Why do children play and why do they need toys?

A quick look at the psychology and child rearing books shows that all the experts agree with what we as parents and people who were once children ourselves already know, play is important. In fact it is so important that the United Nations High Commission for Human Rights recognises play as a fundamental right of every child.

What they will tell us is that play (sometimes known as undirected free time) is applicable to children of all ages, and even to adults. It ranges from boisterous games of tag to quiet dolls’ tea parties. It encompasses crafts, board games, and playing house, or being a superhero, backyard football and video games. Play is important for mental, physical, emotional and social growth and it is necessary that play sits alongside academic enrichment activities and is recognised as an activity worthwhile in its own right.
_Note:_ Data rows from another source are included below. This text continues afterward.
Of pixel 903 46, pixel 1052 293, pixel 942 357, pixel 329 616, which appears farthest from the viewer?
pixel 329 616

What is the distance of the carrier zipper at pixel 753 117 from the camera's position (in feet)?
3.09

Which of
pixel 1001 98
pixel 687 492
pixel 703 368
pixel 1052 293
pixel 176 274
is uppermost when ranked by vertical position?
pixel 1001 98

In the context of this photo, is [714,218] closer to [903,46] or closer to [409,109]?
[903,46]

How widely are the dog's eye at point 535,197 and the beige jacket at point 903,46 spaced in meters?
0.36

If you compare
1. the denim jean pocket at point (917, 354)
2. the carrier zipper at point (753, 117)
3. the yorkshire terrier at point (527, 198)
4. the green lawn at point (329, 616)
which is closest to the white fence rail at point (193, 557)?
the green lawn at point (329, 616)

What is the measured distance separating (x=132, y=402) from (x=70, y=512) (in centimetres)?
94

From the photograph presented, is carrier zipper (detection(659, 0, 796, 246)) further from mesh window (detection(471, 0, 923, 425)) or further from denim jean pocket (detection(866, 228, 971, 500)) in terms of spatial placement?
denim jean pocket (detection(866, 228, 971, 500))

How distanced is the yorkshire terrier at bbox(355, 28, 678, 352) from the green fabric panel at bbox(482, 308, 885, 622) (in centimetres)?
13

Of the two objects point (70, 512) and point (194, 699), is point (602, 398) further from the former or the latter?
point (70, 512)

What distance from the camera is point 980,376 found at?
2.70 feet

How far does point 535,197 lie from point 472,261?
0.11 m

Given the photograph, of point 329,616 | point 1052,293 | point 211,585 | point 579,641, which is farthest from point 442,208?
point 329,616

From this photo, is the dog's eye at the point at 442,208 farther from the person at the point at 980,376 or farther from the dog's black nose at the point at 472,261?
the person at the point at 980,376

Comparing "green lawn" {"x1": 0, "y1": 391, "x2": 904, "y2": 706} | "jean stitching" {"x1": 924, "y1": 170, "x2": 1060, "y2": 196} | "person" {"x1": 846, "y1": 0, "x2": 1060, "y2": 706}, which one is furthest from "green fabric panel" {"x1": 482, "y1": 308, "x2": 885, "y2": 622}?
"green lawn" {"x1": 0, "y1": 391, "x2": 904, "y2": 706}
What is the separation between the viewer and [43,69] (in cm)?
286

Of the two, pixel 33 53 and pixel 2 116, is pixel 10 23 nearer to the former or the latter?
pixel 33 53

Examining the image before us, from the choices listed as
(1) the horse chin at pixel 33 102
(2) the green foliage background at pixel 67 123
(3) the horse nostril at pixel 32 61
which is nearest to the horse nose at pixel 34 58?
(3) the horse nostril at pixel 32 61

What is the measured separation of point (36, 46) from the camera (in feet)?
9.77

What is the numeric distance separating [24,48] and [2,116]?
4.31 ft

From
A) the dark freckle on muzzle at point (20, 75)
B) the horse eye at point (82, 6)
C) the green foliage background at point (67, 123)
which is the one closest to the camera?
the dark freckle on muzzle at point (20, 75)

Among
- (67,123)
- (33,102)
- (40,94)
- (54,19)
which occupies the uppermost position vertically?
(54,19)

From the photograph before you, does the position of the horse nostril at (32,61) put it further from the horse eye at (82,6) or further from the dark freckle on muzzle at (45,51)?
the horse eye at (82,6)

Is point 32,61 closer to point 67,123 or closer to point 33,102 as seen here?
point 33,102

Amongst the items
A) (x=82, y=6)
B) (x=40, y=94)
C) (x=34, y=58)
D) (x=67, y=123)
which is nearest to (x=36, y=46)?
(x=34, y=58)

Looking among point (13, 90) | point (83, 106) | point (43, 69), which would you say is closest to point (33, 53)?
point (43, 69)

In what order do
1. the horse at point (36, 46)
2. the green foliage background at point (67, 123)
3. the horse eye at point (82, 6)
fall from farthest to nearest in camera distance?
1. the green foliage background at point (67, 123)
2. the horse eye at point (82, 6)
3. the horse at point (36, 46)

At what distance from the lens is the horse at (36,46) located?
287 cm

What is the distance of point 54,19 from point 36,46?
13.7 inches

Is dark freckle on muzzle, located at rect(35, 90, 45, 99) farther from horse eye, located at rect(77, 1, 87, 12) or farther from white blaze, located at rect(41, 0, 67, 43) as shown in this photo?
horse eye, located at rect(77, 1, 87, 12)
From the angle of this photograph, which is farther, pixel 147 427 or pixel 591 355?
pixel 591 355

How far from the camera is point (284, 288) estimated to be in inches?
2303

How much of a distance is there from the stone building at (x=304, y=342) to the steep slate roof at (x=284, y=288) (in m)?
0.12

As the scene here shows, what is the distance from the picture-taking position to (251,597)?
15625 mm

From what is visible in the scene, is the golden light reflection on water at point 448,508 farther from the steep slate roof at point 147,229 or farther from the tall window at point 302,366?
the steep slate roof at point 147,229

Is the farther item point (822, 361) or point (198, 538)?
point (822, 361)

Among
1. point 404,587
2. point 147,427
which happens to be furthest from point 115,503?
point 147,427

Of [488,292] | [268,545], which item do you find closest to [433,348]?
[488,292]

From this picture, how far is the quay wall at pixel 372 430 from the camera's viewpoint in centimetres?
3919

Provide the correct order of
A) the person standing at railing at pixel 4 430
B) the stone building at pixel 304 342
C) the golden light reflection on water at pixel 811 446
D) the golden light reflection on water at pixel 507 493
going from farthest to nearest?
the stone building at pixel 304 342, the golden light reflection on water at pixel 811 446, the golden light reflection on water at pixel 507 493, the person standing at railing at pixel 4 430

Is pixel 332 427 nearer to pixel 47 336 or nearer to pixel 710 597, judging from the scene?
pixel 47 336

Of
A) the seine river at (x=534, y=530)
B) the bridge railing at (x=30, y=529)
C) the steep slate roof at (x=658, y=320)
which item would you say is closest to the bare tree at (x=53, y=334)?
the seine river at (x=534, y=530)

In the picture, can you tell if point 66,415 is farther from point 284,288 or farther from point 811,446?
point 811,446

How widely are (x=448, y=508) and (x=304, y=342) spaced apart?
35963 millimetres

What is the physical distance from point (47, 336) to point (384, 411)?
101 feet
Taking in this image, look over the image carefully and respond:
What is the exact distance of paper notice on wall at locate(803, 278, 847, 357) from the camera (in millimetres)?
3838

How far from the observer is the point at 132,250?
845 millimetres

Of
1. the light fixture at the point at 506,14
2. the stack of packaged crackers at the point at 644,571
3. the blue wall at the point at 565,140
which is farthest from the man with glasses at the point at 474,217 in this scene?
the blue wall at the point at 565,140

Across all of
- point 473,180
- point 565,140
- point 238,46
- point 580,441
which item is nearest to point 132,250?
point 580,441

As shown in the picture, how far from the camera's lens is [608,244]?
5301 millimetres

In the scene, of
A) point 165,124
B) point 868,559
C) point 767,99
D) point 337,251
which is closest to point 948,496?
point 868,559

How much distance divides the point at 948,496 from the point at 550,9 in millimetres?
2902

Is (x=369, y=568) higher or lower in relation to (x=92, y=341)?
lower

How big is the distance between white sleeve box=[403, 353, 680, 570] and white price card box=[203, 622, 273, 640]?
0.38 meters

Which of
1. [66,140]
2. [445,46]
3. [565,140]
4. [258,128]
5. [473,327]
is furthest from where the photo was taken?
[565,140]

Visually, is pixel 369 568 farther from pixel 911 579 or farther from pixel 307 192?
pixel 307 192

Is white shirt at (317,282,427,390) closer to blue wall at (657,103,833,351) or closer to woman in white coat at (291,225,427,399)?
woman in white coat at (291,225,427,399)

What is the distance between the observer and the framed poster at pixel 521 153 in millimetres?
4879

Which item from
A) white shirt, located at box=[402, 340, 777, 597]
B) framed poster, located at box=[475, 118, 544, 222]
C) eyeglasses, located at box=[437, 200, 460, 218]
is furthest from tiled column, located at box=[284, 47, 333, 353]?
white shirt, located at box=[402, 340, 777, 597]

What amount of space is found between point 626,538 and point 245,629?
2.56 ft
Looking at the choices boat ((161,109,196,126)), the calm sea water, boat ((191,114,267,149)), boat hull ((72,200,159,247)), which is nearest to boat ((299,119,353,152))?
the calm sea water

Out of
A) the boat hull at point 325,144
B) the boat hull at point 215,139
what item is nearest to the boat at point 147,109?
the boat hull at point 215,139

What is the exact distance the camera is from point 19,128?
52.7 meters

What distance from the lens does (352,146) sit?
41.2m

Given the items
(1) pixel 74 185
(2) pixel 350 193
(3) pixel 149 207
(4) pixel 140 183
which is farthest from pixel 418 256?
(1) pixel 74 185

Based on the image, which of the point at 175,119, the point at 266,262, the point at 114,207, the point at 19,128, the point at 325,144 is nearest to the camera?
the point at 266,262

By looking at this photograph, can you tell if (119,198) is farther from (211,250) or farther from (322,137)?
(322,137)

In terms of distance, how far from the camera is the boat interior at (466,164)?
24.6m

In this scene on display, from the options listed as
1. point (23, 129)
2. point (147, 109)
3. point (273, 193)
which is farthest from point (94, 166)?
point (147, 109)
Playing serves many purposes from stimulating the growing brain to allowing children to work though their fears and to bond with their parents and to become socially active enough to be friends with other children.

The role of toys in this process is as stimulation, as participant and as object of control that allows a child to be the director of the action and make decision even when in real life that control belongs to others. No one who has ever heard a four year old scold a teddy bear for being naughty will be in any doubt that children use their play to mimic the behaviour of adults and so come to an understanding of what is going on in their own lives but also how to eventually grow up.

Toys are the props around which a child’s play is organised, the actors in their stories and the means of accessing the world of adults and of their own imaginations. Toys need to be safe, effective and cherished. They need to be durable and affordable and most of all they need to be fun.